## Set tasks:
a) Write out the statement on light word for word, from "The concept that" up to and including "frequencies of light.".
b) In the statement on light, which part of the spectrum has the greatest intensities?

“There is no such thing as an empty space or an empty time. There is always something to see, something to hear. In fact, try as we may to make silence, we cannot.”
— John Cage
Light reflects from all that we see, illuminating it, and is then received in the eye through the retina as energy and then transformed through rods and cones into neural activity, traveling down an optic nerve and reaching the brain, which the mind then translates into images. What we know as shadow is actually that point at which our eyes are no longer capable of detecting the information that we know exists.
The concept that light does not possess as its inherent opposite shadow, but that it exists nestled tightly within a spectrum of electro-magnetic activity is central to my ghosttone work. My photographic techniques have evolved out of a desire to isolate and absorb predetermined microminimal frequencies of light.
Light, like sound, changes over time and describes an immaterial, bodiless volume. It can be thought of as a spectrum of waves traveling at different frequencies through space. High frequency can be attributed to a short wavelength and low frequency to a longer wavelength. Violet and blue have the shorter wavelengths while red has the longest. Intensity, to be precise, is defined by the amount of energy arriving each second at a receiver of a fixed area. It turns out the greatest intensities are in the green and blue portion of the spectrum, the shorter and longer wavelength regions are less intense.
With the number series I therefore capture the intensity of light that exists within different color frequencies in such a way as to create a range of subtlety that does not rely on a relationship with shadow to give an impression of form. This way of working allows me to depart from the traditional photographic notions of light and shadow and ultimately to explore the process of perception in a direct manner.
I create these images with the idea that each image is part of a series which is in turn part of a greater whole. They are all linked and interrelated. They communicate with, depend upon, and evolve out of each other. They are in continuous variation with each other, their content emerging out of a constant flux of interaction.

## Data provided:
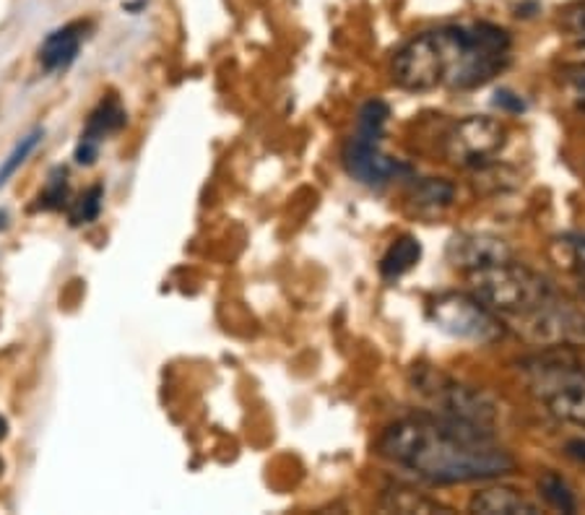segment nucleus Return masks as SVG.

## The responses:
a)
The concept that light does not possess as its inherent opposite shadow, but that it exists nestled tightly within a spectrum of electro-magnetic activity is central to my ghosttone work. My photographic techniques have evolved out of a desire to isolate and absorb predetermined microminimal frequencies of light.

b) The green and blue portion of the spectrum.